Wednesday, February 3, 2016

Bias from her perspective

This article was published was published in the HINDU on 2nd february 2016 but it was truncated and its import got diluted . The link is           

A little Girl’s Reflections on her School Books

Why can’t I be the judge in the play? Because I am a girl! Well, this is what my class 3 NCERT Hindi text book says!! In that chapter which contains the play on the parable in which the monkey is the judge between two cats fighting for a bread, the stage directions so clearly say – 7-8 baras ka ladka bandar ban sakta hai aur 5-6 baras ki ladkiyaan billi ban sakti hain.’ (a boy of 7-8 years of age can become the monkey and girls of 5-6 years can play the parts of the cats). Even the dress has been so precisely prescribed for the boy-monkey and the quarreling cats. And, at the end of the play, how I hate when we two girls, acting the cats, chant -“aapas mein jhagdaa kar baithin, buddhi apni khoti…” (we fought among ourselves as our minds are weak).
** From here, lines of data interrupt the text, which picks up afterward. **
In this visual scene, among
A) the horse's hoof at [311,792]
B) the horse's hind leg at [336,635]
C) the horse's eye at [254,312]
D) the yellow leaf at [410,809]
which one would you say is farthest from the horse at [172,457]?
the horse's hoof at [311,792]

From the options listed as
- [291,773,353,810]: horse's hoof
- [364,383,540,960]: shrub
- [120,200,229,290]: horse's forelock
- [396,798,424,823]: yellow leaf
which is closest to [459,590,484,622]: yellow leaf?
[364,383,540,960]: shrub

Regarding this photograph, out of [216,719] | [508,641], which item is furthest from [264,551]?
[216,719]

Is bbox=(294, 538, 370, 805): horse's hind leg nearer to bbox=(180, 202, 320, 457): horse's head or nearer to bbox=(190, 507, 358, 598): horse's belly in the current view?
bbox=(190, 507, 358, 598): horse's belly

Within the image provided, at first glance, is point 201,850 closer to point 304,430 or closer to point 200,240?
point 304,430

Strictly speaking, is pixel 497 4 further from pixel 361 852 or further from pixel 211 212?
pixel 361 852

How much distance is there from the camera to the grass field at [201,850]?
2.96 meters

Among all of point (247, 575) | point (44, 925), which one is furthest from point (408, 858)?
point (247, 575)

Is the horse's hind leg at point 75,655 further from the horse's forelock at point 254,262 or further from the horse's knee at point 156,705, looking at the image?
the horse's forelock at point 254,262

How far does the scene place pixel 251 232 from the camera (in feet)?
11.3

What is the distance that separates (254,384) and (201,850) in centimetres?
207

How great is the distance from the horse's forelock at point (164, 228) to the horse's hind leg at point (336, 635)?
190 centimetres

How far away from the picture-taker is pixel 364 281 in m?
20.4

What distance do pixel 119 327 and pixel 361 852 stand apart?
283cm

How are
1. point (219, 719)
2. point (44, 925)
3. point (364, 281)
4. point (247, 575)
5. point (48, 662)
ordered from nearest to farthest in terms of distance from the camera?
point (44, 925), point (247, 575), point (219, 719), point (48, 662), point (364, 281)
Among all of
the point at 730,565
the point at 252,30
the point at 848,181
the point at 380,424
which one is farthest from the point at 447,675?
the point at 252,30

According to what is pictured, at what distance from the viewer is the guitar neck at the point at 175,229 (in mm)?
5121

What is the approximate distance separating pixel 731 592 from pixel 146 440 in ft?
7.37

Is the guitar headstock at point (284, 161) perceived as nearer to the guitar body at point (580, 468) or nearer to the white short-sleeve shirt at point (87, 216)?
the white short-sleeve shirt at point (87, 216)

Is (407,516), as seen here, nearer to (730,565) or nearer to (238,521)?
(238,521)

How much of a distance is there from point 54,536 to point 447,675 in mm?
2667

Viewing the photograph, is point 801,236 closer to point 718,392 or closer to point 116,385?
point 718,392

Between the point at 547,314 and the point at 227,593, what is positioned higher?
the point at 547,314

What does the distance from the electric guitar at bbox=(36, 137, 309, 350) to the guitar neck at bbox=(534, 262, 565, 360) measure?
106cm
As if it’s only girls who fight for small things!  Doesn’t my brother, many a times, fight with me for that last piece of pizza?
            Yes, I am only a 10 year old small girl and might not be so knowledgeable but, even then, some of it is so obviously unfair. Just look at the picture of the three kids playing basketball, in the chapter ‘Teamwork’ in my class5 English book. It shows the lone girl’s feet on the ground and the ball beyond her reach, while the two boys are shown high up in the air putting the ball in the basket. I really feel bad because I can beat any boy in my class in racing, football and basketball.
I love playing all sorts of outdoor games and my favourite game is cricket. In the illustrations in my text books through all my classes, however, I have seen only boys playing cricket while the girls have dolls in their hands. How much have I always disliked playing with dolls!!
            My aunt is a doctor but I have yet to see a picture of a lady doctor in a book. In that picture of a doctor administering vaccine to a child, we see a male doctor, a nurse and a queue of mothers carrying their children. My experience is so different. I love to go along with my Papa to the doctor and he makes me feel so brave that I don’t even fear the injections. Oh! How I pity those boys who are so frightened of injections.
            It’s not only about the doctors. If you see my EVS book you will see that the pictures in the chapter ‘Organizations that help us’, depict only men doing all the important jobs. There are five different pictures of various professionals- the police, doctor, army personnel, workers in a post office- and none of them has a woman. Even in my younger brother’s book who is in class 2, there are pictures of 12 professionals in the chapter, ‘We Need Them’, and none of them is of a woman. And you know what? The only picture of woman in his book is in the part ‘People who entertain us’ and, that is of her as a dancer. Even in my book the chapter ‘Our Heritage’ has women in all its pictures- the pictures being of various dances in our country. Hey! Everybody, even a kid, knows that women are performing duties in every field. My father showed me in the newspaper the other day that they were the lady scientists who made the Indian Mars mission so successful.
            I have heard so much of a lady Arunima Sinha who reached the top of Mount Everest even though she had lost her foot in an incident; but I can’t understand why my text book has the picture of only men as mountaineers. Don’t these writers of the text books read newspapers?
            And it’s not only about the outside world. Even the description at some places of the household chores make me think them to be so odd! Just sample this from a chapter ‘Drop by Drop’ in my NCERT EVS book - ‘His mother and sister have to walk a longer distance to fetch water… While walking on the hot sand their feet burn and blisters just cannot be avoided. When the train carrying water comes they are very happy. Madho’s father goes to fetch water in his camel-cart’.  Is it all right that while the women travel on foot, the man does it on a cart? To my little girl’s mind it somehow doesn’t feel all that nice.
            I don’t know if I am a bit weird and that all of the above seems strange to me only or, something’s really amiss in our books. If it’s so, somebody please do something as what we learn in our childhood stays with us forever and makes us what we are in our adulthood. Why do they think that it’s only boys who can jump high, love cricket and football or, do jobs like flying a plane or working in a steel plant? I hope people writing the books start believing that even boys weep and the girls love to play boisterously.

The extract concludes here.